*AIM OF THE TASK*. State how many lines in the following entries hold the word "warthog". The reply is that number only.

*DATA*.
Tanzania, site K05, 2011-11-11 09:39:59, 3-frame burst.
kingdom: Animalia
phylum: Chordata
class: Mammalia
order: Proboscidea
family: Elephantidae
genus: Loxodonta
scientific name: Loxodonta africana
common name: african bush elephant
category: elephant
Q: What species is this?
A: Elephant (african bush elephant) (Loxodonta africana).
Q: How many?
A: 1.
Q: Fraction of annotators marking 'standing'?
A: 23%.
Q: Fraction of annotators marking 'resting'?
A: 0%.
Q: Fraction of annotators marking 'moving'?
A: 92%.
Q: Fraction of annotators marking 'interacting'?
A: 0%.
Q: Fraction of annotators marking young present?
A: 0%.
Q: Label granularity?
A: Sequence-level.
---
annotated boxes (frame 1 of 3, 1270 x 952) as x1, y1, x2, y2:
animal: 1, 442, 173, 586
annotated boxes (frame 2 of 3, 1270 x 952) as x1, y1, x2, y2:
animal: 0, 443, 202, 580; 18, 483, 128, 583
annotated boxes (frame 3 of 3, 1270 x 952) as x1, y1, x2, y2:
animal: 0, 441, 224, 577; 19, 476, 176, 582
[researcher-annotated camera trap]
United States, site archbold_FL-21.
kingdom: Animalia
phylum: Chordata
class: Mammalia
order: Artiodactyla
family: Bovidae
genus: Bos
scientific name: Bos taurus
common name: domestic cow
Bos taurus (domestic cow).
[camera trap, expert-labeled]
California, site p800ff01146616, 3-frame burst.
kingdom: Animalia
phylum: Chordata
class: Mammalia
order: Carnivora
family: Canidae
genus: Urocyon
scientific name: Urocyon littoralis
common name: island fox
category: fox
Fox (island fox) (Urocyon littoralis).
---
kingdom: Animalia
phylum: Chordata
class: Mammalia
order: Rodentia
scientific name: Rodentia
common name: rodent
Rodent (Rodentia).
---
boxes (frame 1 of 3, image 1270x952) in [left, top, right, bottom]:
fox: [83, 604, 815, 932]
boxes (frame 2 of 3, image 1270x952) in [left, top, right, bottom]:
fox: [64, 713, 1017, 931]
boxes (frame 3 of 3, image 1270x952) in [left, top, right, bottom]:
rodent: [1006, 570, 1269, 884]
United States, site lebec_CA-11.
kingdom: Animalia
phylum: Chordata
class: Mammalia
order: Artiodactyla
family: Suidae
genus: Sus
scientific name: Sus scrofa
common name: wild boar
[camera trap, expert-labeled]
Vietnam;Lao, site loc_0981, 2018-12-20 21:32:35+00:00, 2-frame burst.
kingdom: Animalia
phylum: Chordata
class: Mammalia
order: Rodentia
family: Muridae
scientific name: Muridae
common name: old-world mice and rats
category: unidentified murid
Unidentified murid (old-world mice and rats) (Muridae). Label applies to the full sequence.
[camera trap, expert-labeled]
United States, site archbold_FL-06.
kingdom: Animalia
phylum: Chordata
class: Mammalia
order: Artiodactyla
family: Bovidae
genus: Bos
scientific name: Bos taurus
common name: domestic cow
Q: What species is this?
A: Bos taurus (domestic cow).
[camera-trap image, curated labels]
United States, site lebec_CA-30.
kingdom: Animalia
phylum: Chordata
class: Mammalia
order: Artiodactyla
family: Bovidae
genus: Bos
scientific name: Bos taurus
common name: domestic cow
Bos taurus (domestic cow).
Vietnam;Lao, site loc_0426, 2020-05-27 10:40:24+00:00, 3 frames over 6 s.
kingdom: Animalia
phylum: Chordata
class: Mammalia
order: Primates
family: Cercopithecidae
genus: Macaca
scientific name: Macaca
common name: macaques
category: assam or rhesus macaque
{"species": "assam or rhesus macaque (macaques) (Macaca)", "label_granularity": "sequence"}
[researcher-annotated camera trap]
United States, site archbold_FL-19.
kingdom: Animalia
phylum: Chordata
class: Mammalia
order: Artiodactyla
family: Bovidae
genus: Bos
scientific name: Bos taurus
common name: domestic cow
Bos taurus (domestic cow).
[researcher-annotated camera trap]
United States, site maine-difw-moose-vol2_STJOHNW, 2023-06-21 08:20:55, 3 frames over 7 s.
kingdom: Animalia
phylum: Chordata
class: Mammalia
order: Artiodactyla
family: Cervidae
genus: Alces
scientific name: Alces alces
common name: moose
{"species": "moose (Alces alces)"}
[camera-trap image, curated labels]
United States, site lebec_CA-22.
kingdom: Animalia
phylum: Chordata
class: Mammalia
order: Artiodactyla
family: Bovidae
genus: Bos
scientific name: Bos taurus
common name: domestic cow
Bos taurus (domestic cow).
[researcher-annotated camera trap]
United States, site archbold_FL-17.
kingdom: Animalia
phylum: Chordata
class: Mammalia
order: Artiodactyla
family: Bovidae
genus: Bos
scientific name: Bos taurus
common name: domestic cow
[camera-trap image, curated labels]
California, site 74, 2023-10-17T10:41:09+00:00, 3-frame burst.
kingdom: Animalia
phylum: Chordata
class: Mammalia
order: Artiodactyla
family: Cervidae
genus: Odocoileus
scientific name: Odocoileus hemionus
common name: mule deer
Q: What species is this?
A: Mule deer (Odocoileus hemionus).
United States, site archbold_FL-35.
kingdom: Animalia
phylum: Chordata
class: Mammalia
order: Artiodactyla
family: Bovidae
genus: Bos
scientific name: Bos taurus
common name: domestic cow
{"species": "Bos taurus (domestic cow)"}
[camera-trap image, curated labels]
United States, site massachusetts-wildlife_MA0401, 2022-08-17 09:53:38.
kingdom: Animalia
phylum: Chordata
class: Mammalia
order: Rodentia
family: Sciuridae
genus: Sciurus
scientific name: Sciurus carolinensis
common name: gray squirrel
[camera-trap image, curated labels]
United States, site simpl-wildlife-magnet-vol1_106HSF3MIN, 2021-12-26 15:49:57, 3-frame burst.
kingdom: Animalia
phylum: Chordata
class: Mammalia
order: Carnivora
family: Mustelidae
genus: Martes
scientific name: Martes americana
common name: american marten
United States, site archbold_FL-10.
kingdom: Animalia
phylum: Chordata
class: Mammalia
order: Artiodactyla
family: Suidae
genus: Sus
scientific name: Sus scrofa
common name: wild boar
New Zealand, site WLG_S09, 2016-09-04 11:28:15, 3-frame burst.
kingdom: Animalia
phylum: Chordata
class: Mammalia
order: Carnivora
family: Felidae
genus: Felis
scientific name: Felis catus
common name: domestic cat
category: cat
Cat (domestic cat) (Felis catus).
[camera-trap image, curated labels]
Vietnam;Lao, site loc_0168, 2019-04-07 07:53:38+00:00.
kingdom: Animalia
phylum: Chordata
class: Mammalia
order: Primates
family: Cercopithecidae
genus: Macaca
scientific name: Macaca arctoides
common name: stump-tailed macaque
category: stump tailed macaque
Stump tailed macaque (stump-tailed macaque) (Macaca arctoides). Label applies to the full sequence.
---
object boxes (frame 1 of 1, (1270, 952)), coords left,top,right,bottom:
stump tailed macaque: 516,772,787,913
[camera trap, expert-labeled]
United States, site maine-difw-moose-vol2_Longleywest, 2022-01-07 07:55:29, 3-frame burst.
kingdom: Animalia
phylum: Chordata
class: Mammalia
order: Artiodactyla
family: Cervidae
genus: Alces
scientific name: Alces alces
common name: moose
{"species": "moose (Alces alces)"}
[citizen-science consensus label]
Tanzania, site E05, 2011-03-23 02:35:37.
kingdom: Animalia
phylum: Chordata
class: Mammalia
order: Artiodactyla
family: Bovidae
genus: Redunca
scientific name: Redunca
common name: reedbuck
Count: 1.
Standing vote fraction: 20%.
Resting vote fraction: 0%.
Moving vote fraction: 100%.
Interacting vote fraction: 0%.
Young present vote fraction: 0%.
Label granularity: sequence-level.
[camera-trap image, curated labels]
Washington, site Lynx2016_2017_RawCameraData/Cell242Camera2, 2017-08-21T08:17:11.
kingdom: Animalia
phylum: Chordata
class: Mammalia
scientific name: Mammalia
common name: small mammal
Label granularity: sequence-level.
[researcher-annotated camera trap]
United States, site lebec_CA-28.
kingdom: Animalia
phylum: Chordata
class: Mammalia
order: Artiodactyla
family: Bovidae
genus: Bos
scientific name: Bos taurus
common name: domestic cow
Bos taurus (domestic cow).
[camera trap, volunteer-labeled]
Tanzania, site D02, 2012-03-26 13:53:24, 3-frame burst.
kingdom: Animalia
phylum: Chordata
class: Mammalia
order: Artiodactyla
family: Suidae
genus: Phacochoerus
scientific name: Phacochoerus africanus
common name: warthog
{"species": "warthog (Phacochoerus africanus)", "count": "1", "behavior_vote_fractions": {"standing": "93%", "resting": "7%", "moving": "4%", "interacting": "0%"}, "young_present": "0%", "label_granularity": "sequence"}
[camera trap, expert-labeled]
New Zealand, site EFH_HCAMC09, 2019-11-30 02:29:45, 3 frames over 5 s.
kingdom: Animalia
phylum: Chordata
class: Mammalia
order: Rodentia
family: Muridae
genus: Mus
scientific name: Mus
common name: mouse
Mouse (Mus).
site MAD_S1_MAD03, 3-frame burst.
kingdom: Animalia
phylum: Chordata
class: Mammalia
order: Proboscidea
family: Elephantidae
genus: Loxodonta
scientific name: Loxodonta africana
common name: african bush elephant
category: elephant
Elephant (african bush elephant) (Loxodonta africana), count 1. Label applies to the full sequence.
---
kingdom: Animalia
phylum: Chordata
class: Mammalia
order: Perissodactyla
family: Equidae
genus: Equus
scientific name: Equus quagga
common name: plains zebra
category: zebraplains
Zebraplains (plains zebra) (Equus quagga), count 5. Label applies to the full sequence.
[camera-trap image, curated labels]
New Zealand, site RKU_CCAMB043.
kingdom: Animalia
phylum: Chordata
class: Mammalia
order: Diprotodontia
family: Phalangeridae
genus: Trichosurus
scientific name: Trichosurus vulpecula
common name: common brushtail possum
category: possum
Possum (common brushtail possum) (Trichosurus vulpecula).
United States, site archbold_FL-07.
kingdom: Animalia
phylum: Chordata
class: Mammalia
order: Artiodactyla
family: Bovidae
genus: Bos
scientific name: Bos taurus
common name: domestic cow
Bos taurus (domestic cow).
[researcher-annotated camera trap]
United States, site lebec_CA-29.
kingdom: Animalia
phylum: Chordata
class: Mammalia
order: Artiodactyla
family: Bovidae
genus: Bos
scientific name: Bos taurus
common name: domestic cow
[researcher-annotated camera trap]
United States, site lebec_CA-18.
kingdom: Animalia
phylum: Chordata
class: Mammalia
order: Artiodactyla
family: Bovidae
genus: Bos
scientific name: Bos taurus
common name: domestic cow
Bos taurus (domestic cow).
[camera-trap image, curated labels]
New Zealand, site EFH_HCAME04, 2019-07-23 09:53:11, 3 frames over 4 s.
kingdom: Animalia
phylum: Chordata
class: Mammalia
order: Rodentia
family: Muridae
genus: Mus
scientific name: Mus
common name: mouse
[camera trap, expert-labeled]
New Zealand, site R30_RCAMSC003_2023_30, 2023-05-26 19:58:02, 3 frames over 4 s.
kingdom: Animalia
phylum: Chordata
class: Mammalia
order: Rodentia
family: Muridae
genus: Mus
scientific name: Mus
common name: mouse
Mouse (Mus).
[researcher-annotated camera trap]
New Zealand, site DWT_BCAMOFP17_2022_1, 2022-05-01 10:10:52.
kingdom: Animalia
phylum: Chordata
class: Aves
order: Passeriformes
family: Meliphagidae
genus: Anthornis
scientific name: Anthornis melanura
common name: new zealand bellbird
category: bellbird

*WRITTEN RESPONSE*. 2